## Brief
Write out, word for word, every line in the data below from the one containing "Sobat Affiliatorch |" to the one containing "Support System |", both of them included.
§ §
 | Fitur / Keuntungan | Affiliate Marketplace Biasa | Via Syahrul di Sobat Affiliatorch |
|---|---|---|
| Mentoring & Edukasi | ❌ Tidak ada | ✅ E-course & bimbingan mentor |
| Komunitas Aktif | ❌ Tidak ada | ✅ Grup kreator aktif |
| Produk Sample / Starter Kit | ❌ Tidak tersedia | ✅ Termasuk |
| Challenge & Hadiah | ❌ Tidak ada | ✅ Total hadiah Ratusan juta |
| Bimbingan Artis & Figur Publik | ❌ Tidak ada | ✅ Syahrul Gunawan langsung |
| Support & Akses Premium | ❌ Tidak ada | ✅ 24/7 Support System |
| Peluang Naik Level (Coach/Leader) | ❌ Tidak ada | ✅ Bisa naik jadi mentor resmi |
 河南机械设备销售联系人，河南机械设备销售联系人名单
§ §
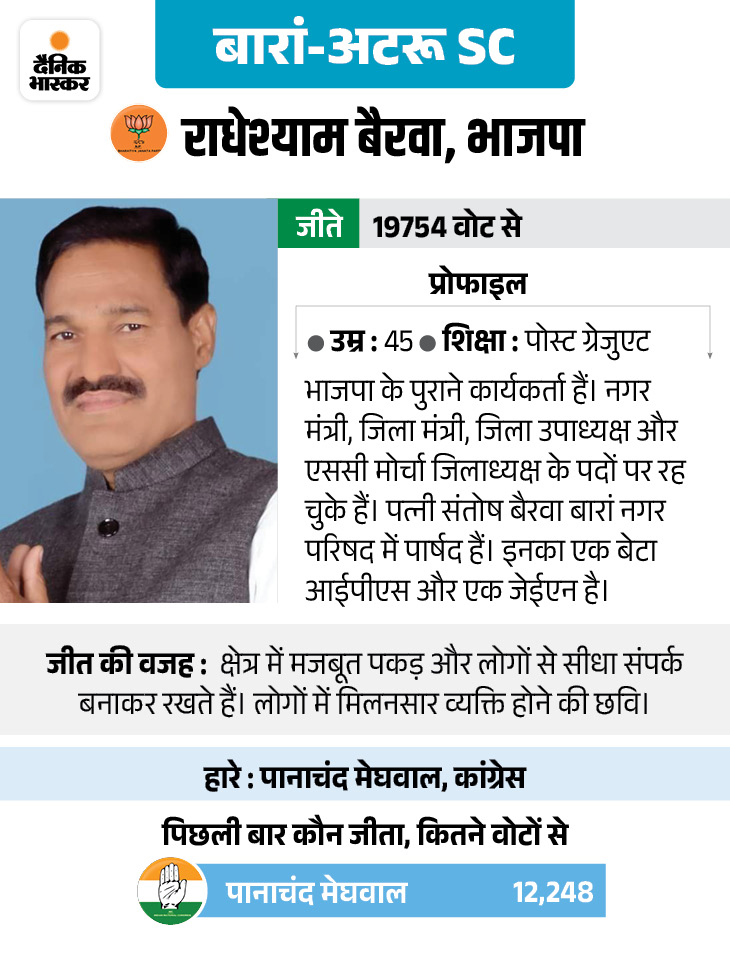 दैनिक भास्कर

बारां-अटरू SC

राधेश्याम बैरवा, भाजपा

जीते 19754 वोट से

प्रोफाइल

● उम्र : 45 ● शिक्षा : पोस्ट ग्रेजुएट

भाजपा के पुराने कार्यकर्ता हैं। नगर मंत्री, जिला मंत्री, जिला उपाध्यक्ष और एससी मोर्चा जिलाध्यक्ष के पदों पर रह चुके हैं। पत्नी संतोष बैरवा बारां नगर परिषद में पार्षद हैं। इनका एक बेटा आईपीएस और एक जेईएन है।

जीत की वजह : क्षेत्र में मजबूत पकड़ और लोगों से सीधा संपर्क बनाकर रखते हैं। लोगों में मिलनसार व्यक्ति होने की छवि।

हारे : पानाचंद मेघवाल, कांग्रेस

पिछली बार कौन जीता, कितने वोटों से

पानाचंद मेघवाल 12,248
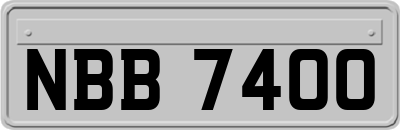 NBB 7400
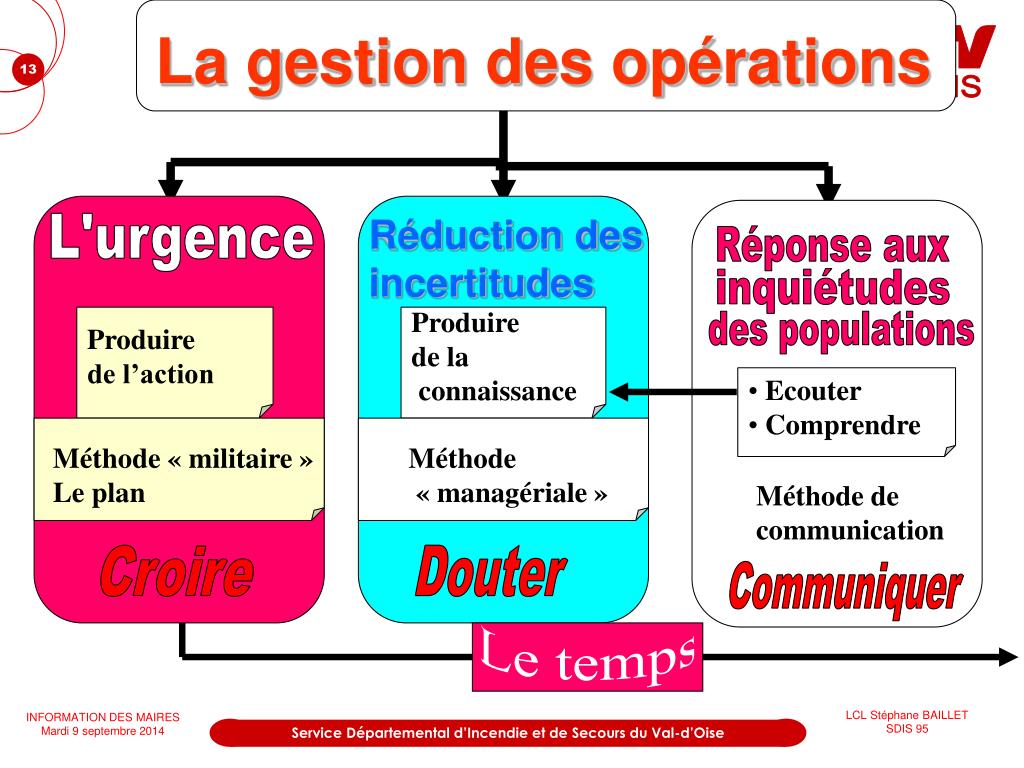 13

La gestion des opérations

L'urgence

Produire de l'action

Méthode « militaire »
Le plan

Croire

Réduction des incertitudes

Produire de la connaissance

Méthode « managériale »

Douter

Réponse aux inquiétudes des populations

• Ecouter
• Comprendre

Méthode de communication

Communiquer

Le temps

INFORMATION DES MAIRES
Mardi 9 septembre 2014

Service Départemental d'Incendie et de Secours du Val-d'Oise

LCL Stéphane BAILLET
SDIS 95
§ §
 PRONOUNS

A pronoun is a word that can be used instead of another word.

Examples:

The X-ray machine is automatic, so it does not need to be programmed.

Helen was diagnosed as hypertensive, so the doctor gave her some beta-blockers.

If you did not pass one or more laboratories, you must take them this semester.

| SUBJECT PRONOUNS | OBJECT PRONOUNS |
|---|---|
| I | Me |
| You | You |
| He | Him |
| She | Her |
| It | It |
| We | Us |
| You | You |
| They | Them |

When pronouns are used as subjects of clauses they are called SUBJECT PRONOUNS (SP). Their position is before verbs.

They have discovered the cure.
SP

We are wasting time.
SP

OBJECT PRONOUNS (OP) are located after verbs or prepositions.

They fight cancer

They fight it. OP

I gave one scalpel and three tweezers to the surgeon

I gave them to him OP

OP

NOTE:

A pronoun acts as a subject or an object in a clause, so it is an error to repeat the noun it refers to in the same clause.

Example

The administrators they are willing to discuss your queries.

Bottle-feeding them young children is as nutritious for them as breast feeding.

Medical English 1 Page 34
§ §
## Solution for this problem
 | Fitur / Keuntungan | Affiliate Marketplace Biasa | Via Syahrul di Sobat Affiliatorch |
|---|---|---|
| Mentoring & Edukasi | ❌ Tidak ada | ✅ E-course & bimbingan mentor |
| Komunitas Aktif | ❌ Tidak ada | ✅ Grup kreator aktif |
| Produk Sample / Starter Kit | ❌ Tidak tersedia | ✅ Termasuk |
| Challenge & Hadiah | ❌ Tidak ada | ✅ Total hadiah Ratusan juta |
| Bimbingan Artis & Figur Publik | ❌ Tidak ada | ✅ Syahrul Gunawan langsung |
| Support & Akses Premium | ❌ Tidak ada | ✅ 24/7 Support System |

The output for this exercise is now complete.